On Monday, Red Sox general manager Ben Cherington informed reporters that Alomar was no longer being considered for Boston's managerial vacancy. At least for now, it appears Alomar will remain in the Indians' dugout.
"I had a talk with Sandy this weekend and told him how much I think of him, and that I think he's going to be a really good Major League manager one day," Cherington said, "but that he wasn't going to be the choice for us in 2012."
Alomar, 45, interviewed with both the Cubs and Red Sox this offseason for the open manager roles. It was also rumored at one point that he was on the short list of candidates for the job with the White Sox, who ultimately hired Robin Ventura. The Cubs went with Dale Sveum, while the Red Sox continue to work through their search.
Alomar having no managing experience has hardly hindered clubs from considering him a serious candidate. Beyond this offseason's interviews, Alomar also sat down with the Blue Jays a year ago to discuss a possible move to Toronto. The Blue Jays instead decided to name John Farrell their manager.

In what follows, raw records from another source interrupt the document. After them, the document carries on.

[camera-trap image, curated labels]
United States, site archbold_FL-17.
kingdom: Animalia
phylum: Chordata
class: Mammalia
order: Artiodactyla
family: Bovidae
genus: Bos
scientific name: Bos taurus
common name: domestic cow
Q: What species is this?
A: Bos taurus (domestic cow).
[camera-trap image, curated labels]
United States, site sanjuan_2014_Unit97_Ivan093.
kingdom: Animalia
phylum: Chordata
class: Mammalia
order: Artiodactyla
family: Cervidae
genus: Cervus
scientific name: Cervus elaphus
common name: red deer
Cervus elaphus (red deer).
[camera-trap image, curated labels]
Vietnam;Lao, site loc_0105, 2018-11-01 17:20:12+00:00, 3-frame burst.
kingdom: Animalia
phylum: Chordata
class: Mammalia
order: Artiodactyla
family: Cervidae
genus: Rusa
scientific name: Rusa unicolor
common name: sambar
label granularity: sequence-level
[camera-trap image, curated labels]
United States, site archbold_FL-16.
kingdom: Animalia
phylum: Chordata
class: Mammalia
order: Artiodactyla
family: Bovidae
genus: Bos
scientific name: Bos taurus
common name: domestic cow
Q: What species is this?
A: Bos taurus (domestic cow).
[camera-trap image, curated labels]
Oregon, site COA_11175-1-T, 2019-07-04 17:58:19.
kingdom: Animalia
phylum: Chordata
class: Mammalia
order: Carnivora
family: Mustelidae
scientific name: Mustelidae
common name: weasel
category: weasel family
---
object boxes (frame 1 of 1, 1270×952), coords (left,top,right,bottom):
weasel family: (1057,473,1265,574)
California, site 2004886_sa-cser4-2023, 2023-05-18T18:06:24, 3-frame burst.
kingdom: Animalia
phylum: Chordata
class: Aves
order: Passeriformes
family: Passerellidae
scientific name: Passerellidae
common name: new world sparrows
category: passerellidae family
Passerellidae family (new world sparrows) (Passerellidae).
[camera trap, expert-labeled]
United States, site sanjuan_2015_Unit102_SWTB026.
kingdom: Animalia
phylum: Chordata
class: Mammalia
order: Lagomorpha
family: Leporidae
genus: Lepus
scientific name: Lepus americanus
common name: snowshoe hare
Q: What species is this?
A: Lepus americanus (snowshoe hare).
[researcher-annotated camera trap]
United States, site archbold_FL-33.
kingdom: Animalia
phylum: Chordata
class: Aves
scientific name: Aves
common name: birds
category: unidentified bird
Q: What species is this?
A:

For the 2012 season, Alomar will move into a bench-coach role under Indians manager Manny Acta. For the past two seasons, the former big league catcher worked as a first-base coach on Acta's staff. Acta's former bench coach, Tim Tolman, stepped down from the position at the end of last season due to health concerns.
Acta said at the end of the season that he felt Alomar would benefit from working as a bench coach in the upcoming season. One reason is Acta's belief that it is inevitable that Alomar will work as a Major League manager at some point.
"Sandy's very talented," Acta said at the time. "I think eventually he's going to end up being a big league manager. I think being a bench coach, it's a good step for him. He's very prepared. He's got passion for the game and he's one of those few gifted guys that not only was a very good player, but also has the passion and the willingness to put the time into preparing for his duties."